# F1 Decade starts this Sunday, DO NOT MISS!



## F1Crazy (Dec 11, 2002)

F1 Decade, series of one-hour movies highliting each race in '93 championship starts this Sunday on Speed Chanel at 9PM Eastern.
This time we'll see South African GP from March 14th, 1993.

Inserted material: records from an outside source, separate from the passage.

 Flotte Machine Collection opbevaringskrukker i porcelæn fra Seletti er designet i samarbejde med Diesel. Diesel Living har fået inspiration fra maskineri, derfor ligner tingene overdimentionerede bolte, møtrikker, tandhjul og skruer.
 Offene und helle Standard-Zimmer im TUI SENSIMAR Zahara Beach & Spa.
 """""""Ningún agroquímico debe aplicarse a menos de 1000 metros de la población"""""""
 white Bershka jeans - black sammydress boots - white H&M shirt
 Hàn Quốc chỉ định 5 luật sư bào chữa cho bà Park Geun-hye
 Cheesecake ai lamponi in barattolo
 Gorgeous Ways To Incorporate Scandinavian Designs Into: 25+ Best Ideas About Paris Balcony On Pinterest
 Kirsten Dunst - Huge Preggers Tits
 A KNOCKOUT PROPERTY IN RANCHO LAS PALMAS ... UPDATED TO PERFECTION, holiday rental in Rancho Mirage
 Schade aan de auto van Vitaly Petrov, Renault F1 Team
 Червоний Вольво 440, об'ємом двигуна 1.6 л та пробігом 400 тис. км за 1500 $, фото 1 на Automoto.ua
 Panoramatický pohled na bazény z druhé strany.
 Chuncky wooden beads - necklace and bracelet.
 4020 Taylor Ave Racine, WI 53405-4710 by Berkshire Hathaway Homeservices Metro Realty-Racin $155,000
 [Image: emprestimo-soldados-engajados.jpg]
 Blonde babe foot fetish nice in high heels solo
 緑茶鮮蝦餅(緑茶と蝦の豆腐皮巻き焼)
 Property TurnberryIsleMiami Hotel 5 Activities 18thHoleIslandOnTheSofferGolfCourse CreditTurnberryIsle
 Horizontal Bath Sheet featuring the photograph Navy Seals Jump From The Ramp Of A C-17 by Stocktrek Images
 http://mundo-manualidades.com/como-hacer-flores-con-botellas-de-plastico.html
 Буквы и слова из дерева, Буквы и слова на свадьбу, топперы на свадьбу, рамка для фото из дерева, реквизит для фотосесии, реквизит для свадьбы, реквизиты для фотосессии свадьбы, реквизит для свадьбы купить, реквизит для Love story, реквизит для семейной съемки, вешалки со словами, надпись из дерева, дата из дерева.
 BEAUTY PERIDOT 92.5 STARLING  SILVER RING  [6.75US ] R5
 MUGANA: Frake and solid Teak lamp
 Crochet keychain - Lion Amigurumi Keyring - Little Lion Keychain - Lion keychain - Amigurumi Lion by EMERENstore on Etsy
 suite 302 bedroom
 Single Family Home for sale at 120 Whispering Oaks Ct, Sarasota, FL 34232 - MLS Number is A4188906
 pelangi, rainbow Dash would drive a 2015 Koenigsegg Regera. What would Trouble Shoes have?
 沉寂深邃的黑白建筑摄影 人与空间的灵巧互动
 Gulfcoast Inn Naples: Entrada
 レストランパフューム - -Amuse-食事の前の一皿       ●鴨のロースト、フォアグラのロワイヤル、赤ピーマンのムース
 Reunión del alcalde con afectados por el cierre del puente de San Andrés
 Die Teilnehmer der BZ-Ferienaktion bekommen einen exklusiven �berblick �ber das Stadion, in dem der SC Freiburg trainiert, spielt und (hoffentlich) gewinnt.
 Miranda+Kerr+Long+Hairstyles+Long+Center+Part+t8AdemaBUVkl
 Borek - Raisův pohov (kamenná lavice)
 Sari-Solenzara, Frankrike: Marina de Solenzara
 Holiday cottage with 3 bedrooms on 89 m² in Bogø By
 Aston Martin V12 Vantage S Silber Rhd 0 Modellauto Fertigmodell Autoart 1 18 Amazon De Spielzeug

This is the last season of Senna - Prost battle, make sure you *DON"T MISS IT!!!*


----------



## FSelekler (Jan 15, 2002)

It certainly going to bring back some memories


----------



## a.k.a. Jorg Muller (Apr 3, 2003)

*DONINGTON, Senna in the wet !*

I can't wait, I hope they do this series every year, 10 years on from the year they feature


----------



## richard (Apr 3, 2002)

It's going to be great seeing a proper looking F1 car again. Of course, it will make me hate these narrow track monstrosities even more. Is it my imagination or do these modern cars have a longer wheelbase than before?


----------



## SteveT (Dec 22, 2001)

The TIVO is set.

:thumbup:


----------



## WAM (Jan 30, 2002)

From Speed Channel:

F1 Decade - Highlights of the 1993 Formula 1 season


South Africa Sun, May 11 9pm
Brazilian Grand Prix Sun, May 25 9pm
Grand Prix of Europe Sun, Jun 22 9pm
San Marino Grand Prix Sun, Jul 13 9pm
Spanish Grand Prix Sun, Aug 10 9pm
Monaco Grand Prix Sun, Aug 17 9pm
Canadian Grand Prix Sun, Aug 31 9pm
French Grand Prix Sun, Sep 7 9pm
British Grand Prix Sun, Oct 5 9pm
German Grand Prix Sun, Oct 26 9pm
Hungarian Grand Prix Sun, Nov 9 9pm
Belgium Sun, Nov 16 9pm
Italian Grand Prix Sun, Nov 23 8pm
Portugal Sun, Nov 30 8pm
Japanese Grand Prix Sun, Dec 7 8pm
Australian Grand Prix Sun, Dec 14 8pm


All times Eastern
Check listings for replays


----------